World-Shaper: A Unified Framework for 360° Panoramic Editing
Being able to edit panoramic images is crucial for creating realistic 360° visual experiences. However, existing perspective-based image editing methods fail to model the spatial structure of panoramas. Conventional cube-map decompositions attempt to overcome this problem but inevitably break global consistency due to their mismatch with spherical geometry. Motivated by this insight, we reformulate panoramic editing directly in the equirectangular projection (ERP) domain and present World-Shaper, a unified geometry-aware framework that bridges panoramic generation and editing within a single editing-centric design. To overcome the scarcity of paired data, we adopt a generate-then-edit paradigm, where controllable panoramic generation serves as an auxiliary stage to synthesize diverse paired examples for supervised editing learning. To address geometric distortion, we introduce a geometry-aware learning strategy that explicitly enforces position-aware shape supervision and implicitly internalizes panoramic priors through progressive training. Extensive experiments on our new benchmark, PEBench, demonstrate that our method achieves superior geometric consistency, editing fidelity, and text controllability compared to SOTA methods, enabling coherent and flexible 360° visual world creation with unified editing control. Code, model, and data will be released at our project page: https://world-shaper-project.github.io/
💡 Research Summary
World‑Shaper introduces a unified diffusion‑based framework for editing 360° panoramic images directly in the equirectangular projection (ERP) domain. The authors identify two fundamental obstacles that have limited prior work: (1) the severe latitude‑dependent geometric distortion inherent to ERP images, which causes perspective‑based models to fail or cube‑map decompositions to break global consistency, and (2) the scarcity of paired data (source panorama, edit instruction, target panorama) needed for supervised editing. To overcome these challenges, the paper proposes a generate‑then‑edit pipeline combined with geometry‑aware learning.

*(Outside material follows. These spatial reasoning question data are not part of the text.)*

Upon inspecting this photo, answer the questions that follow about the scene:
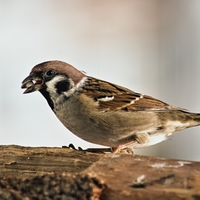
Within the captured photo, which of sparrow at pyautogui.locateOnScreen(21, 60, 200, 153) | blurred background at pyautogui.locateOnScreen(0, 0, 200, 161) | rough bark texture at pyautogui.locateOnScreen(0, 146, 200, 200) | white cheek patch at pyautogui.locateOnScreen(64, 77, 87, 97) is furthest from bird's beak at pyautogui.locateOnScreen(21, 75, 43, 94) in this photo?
blurred background at pyautogui.locateOnScreen(0, 0, 200, 161)

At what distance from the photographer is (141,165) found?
55.9 inches

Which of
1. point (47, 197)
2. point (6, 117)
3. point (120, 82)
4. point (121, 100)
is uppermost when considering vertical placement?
point (120, 82)

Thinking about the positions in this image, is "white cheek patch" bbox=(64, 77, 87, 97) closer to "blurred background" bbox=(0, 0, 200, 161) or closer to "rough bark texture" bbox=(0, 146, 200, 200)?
"rough bark texture" bbox=(0, 146, 200, 200)

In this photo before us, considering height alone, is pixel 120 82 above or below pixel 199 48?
below

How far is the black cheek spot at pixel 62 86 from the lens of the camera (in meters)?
2.21

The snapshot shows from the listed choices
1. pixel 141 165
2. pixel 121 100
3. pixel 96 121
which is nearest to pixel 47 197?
pixel 141 165

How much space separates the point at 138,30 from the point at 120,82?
625 mm

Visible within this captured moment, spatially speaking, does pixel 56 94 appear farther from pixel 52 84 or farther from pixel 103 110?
pixel 103 110

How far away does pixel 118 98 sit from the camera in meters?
2.32

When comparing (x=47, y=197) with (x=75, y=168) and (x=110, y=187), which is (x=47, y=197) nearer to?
(x=110, y=187)

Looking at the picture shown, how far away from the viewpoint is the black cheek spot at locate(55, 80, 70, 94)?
2205 mm

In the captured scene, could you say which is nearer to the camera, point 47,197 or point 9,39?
point 47,197

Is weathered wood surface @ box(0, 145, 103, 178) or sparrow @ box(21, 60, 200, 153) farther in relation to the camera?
sparrow @ box(21, 60, 200, 153)

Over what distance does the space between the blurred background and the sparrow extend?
2173mm
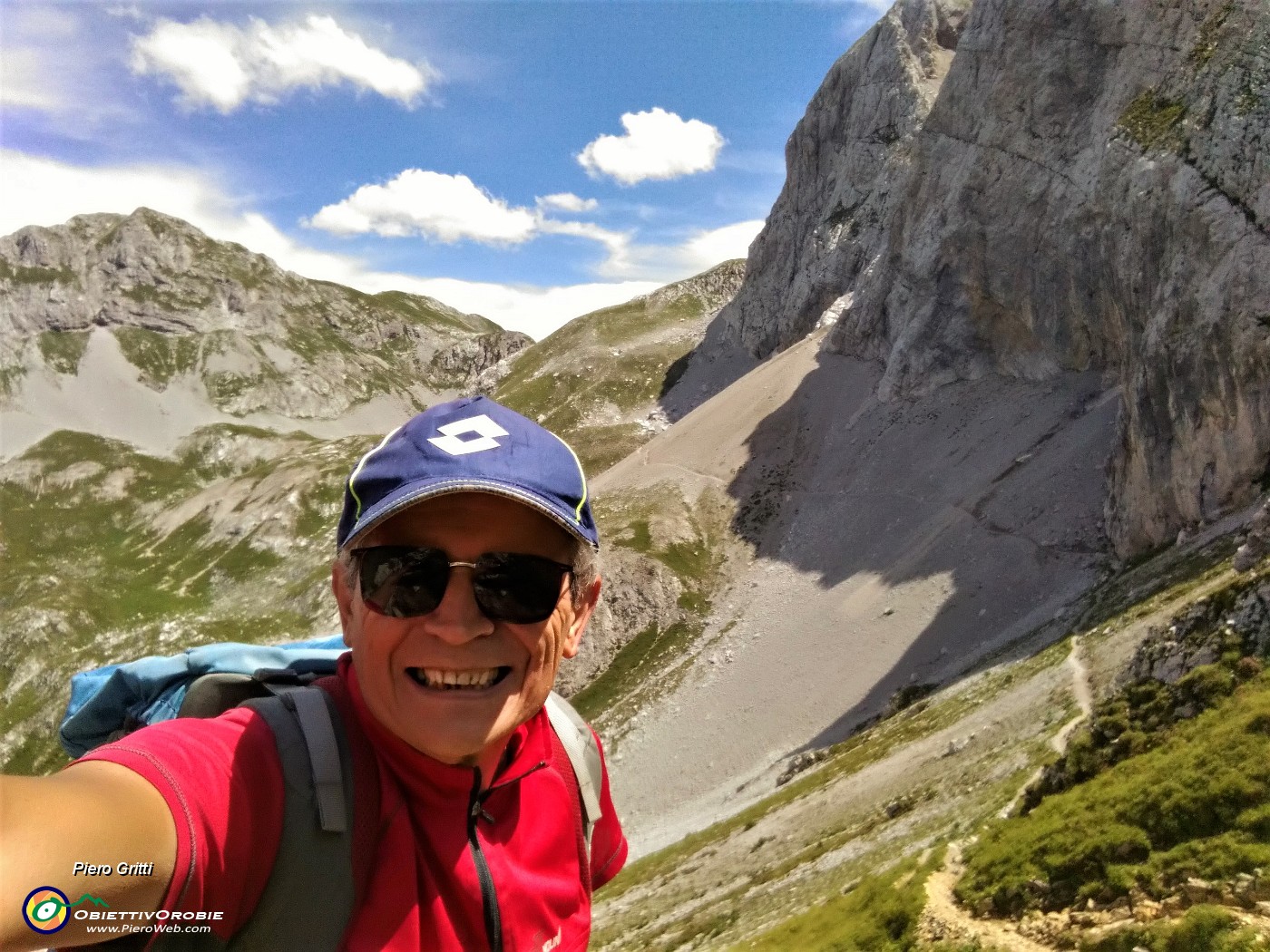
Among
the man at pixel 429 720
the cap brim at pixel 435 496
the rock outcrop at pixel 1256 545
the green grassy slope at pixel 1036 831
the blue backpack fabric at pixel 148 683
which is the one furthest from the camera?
the rock outcrop at pixel 1256 545

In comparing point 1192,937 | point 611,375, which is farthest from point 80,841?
point 611,375

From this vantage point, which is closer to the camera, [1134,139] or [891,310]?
[1134,139]

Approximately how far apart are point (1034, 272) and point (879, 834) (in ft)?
183

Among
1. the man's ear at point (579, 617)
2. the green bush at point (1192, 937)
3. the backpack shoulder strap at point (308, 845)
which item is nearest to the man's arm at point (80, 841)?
the backpack shoulder strap at point (308, 845)

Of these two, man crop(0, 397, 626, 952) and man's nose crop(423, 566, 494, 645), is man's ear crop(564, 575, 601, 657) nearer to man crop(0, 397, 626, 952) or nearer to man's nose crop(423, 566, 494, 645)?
man crop(0, 397, 626, 952)

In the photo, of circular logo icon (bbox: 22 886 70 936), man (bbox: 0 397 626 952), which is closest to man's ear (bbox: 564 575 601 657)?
man (bbox: 0 397 626 952)

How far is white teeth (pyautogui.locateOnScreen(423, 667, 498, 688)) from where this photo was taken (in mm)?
4254

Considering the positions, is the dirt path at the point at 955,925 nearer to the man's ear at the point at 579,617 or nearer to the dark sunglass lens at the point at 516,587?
the man's ear at the point at 579,617

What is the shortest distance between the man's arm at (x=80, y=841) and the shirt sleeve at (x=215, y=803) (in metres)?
0.06

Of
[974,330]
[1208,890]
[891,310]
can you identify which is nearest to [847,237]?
[891,310]

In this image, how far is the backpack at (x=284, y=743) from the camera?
350 centimetres

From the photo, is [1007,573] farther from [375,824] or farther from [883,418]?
[375,824]

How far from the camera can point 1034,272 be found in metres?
60.4

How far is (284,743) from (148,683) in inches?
72.4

First, a controllable panoramic generator G is trained to synthesize diverse target panoramas from a source panorama under a rich set of conditions C_gen = {text prompt, bounding boxes, optional reference images}. The generator operates entirely in ERP space, receiving latent encodings of the source image and any reference images, while spatial masks derived from the bounding boxes are down‑sampled to match latent resolution and concatenated with text tokens. Stochastic dropping of condition elements during training forces the model to handle varying levels of guidance.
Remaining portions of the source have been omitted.